You see, AsyncIO is a cooperative, event-driven framework.
It’s cooperative, because every time a coroutine function does an await on something, what it does in fact is notifying the scheduler (the event loop), in a friendly way, that it can give the priority to something else, for now.
By calling time.sleep()
in a coroutine function, you will prevent
said coroutine function to perform the next await. During the time it
sleeps, the coroutine function will not be able to hand over to the event
loop. Thus freezing the whole scheduling process. Not the best way to
cooperate, if you ask me.
That’s why AsyncIO comes with its own sleep primitive,
asyncio.sleep()
, which is awaitable.
aioretry()
will work on a regular function… but it will
turn it into a coroutine function, and you will have to await it. In return
it will not freeze your process.
Sounds fair? Sounded fair enough to me when I wrote that.
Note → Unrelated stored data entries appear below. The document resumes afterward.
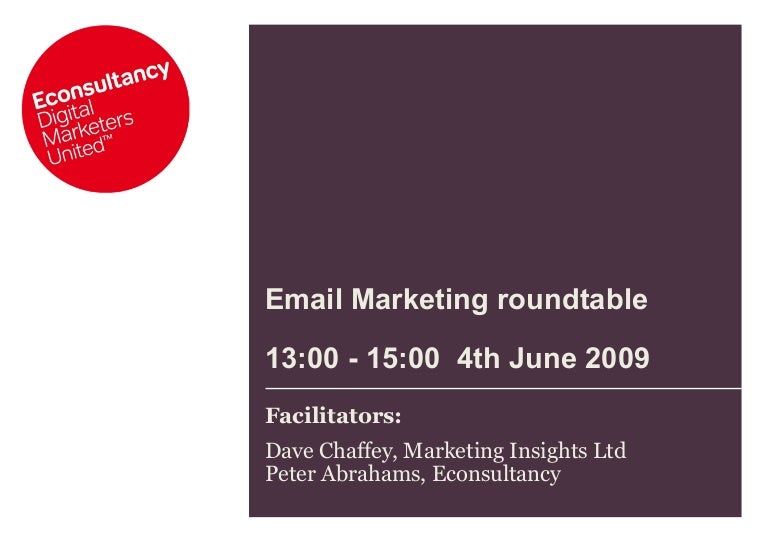 Econsultancy
Digital
Marketers
United™

Email Marketing roundtable

13:00 - 15:00 4th June 2009

Facilitators:

Dave Chaffey, Marketing Insights Ltd
Peter Abrahams, Econsultancy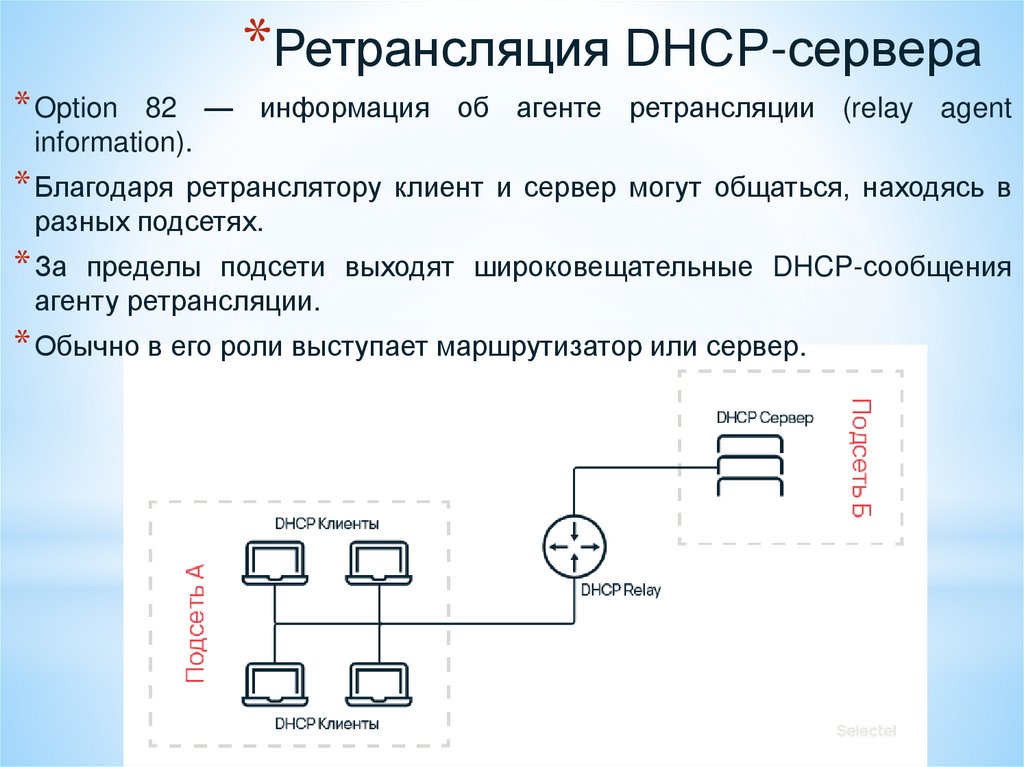 *Ретрансляция DHCP-сервера

*Option 82 — информация об агенте ретрансляции (relay agent information).

*Благодаря ретранслятору клиент и сервер могут общаться, находясь в разных подсетях.

*За пределы подсети выходят широковещательные DHCP-сообщения агенту ретрансляции.

*Обычно в его роли выступает маршрутизатор или сервер.

DHCP Сервер

Подсеть Б

DHCP Клиенты

Подсеть А

DHCP Relay

DHCP Клиенты

Selectel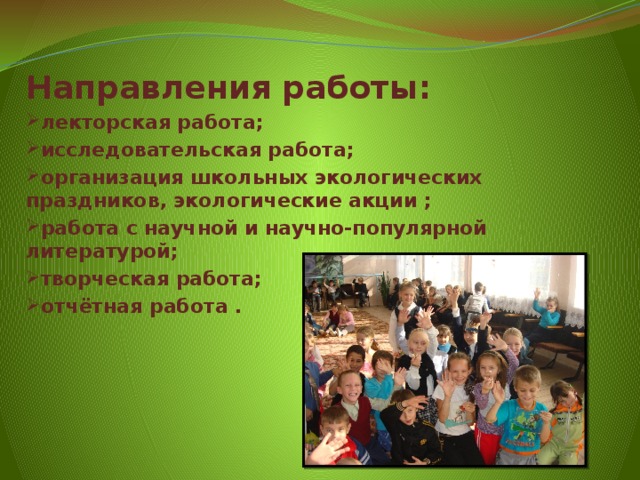 Направления работы:

➢лекторская работа;

➢исследовательская работа;

➢организация школьных экологических праздников, экологические акции ;

➢работа с научной и научно-популярной литературой;

➢творческая работа;

➢отчётная работа .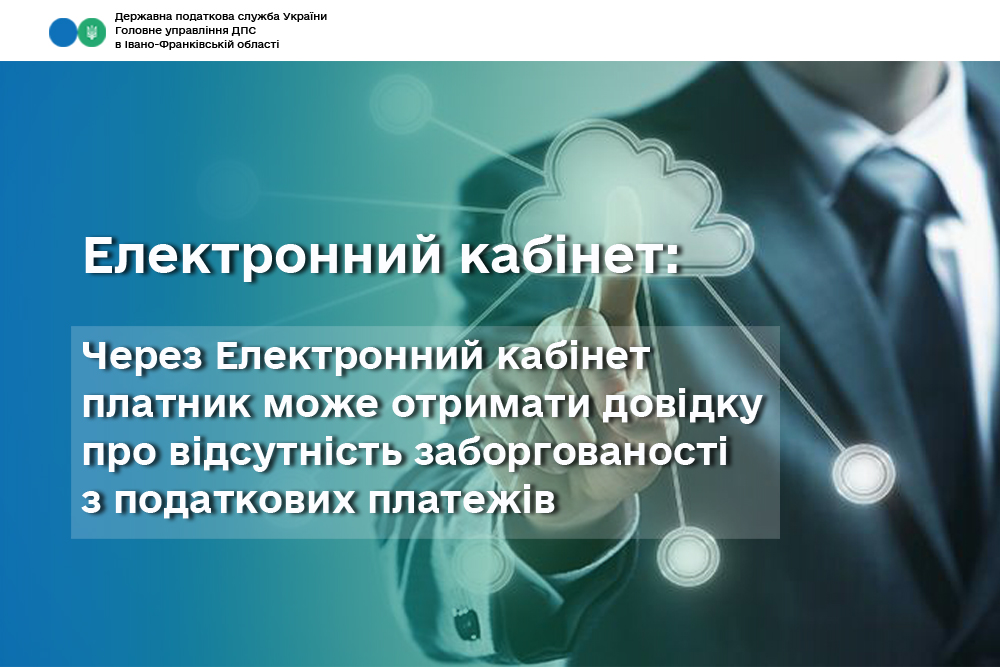 Державна податкова служба України
Головне управління ДПС
в Івано-Франківській області

Електронний кабінет:

Через Електронний кабінет платник може отримати довідку про відсутність заборгованості з податкових платежів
from kaioretry import retry, aioretry
@retry
def f():
return 1
@aioretry()
def g():
return 1
>>> f()
1
>>> # f is as stupid as you can guess.
>>> g()
<coroutine object g at 0x7f3dab722bd0>
>>> # g has become a coroutine function, though.
>>> # We have to await it,
>>> # Or feed it to asyncio.run.
>>> asyncio.run(g())
1
I hope this is not too confusing for you. Good luck. :]
Let me know if you can explain this better. Pull requests are always welcome.
Warning
if you came here from the very top of the page and dont know where to start, you should go back to the top.